Oklahoma farmers and ranchers have relied on wheat pasture to diversify income, spread risk, and increase profitability for more than 100 years. Questions regarding the impact of grazing on subsequent wheat grain yield have always been on the minds of producers. OSU research has shown that the effect of grazing on wheat grain yield can be minimized by removing cattle by the first hollow stem stage of growth, and there is a significant wheat grain yield penalty for grazing past this point (OSU Fact Sheet PSS-2147). This leaves the question, however, how much does grazing decrease wheat grain yield when cattle are removed in a timely fashion?

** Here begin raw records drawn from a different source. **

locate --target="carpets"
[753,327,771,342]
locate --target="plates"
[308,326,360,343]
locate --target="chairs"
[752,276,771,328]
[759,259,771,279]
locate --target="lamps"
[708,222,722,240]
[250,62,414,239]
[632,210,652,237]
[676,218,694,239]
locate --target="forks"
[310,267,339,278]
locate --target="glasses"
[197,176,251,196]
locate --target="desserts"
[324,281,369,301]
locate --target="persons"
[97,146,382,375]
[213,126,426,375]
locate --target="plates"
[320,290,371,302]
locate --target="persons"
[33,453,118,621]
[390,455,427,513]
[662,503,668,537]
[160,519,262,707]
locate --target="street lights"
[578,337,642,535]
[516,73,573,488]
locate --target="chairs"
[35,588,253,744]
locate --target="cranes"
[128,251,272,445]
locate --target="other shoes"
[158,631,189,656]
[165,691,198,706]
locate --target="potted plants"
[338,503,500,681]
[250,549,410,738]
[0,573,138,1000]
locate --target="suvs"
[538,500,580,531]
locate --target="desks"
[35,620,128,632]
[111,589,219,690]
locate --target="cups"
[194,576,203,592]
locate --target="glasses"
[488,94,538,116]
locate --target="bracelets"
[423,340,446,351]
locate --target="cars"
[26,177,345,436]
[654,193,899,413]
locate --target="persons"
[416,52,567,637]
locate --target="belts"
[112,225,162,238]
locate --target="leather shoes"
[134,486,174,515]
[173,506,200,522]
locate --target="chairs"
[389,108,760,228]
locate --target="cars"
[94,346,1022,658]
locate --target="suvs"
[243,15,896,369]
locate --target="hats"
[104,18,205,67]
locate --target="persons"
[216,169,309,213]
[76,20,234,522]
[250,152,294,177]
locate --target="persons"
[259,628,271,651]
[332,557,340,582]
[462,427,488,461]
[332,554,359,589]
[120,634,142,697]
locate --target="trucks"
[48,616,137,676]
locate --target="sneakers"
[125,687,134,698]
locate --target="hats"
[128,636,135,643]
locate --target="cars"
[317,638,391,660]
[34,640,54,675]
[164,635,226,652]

To help answer this question the OSU Small Grains Extension Program conducted side-by-side grazed and non-grazed wheat variety trials at the Wheat Pasture Research Unit near Marshall, Oklahoma from 1991 to 2011 (harvest years). All plots were sown at 120 lb/acre using conventional tillage methods. Pre-plant nitrogen fertilizer was applied at quantities necessary to produce 3,000 lb/acre fall forage followed by 50 bu/ac grain yield. Weed and insect pests were managed according to OSU Extension guidelines. Stocker steers were place on the grazed plots by mid November each year and grazing was terminated by the first hollow stem stage of growth. Non-grazed plots were excluded from the larger research pasture (approx. 20 acres) by electric fence.
From 1991 to 1998 (harvest years) grazed and non-grazed plots were both sown in early September. Data from 1994 – 1996 were removed due to insufficient fall growth to allow grazing by cattle. When grazed and non-grazed plots were both sown in early September, wheat yield reduction from grazing ranged from 2 to 8 bu/ac (Table 1).
|Table 1. Effect of grazing on wheat grain yield when grazed and non-grazed plots were both sown in early September.|
Grazing increased grain yield of early-sown plots by 3 bu/ac in 1992. While not typical, it is not unusual for grazing to increase the grain yield of early-sown wheat. The abundant fall growth associated with early-sown wheat is critical for forage production, but when left ungrazed it also increases crop moisture use, likelihood of insect infestations, and foliar disease incidence and severity.
From 1999 to 2011 we compared dual-purpose and grain-only wheat production systems. In this comparison, dual-purpose plots were sown in early September and grain-only plots were sown in mid October. Wheat grain yield reduction associated with grazing ranged from 4 to 14 bu/ac (Table 2). Similar to the 1991 – 1998 data, grazing increased grain yield 3 out of 13 years from 1999 to 2011; however, increases in grain yield in the latter comparison were likely the result of insufficient growth in the grain-only plots.
|Table 2. Effect of grazing on wheat grain yield when dual-purpose and grain-only plots were sown in September and October, respectively.|
|Year||Dual purpose||Grain only||Difference|
Implications for Producers
The combination of earlier-September planting and grazing by cattle typically reduce the grain yield of dual-purpose wheat. In our studies, grazed wheat yielded approximately 6% less than non-grazed wheat sown at the same time, and dual-purpose wheat yielded approximately 18% less than grain-only wheat when systems were compared. The difference between these two values (12%) indicates that early sowing accounts for approximately 2/3 of the yield penalty associated with dual-purpose wheat production and grazing accounts for approximately 1/3. This comparison indicates that once a producer has made the decision to sow wheat in early September, much of the yield penalty associated with dual-purpose management has already been incurred.
Yield loss from dual-purpose management is not absolute. In our study grazing increased wheat grain yield approximately 20% of the time. Increases in grain yield from grazing are likely in early-sown wheat when grazing reduces water use and foliar diseases of wheat. Similarly, dual-purpose wheat can outperform grain-only wheat when winter conditions prevent adequate tillering of October-sown wheat.
Wheat grain yield is only one component influencing the profitability of the dual-purpose wheat production enterprise, and the data presented in this fact sheet are insufficient to make determinations as to the overall profitability of dual-purpose or grain-only production systems. These data do, however, provide guidelines that can be used in budgeting or in determining appropriate wheat pasture rental rates.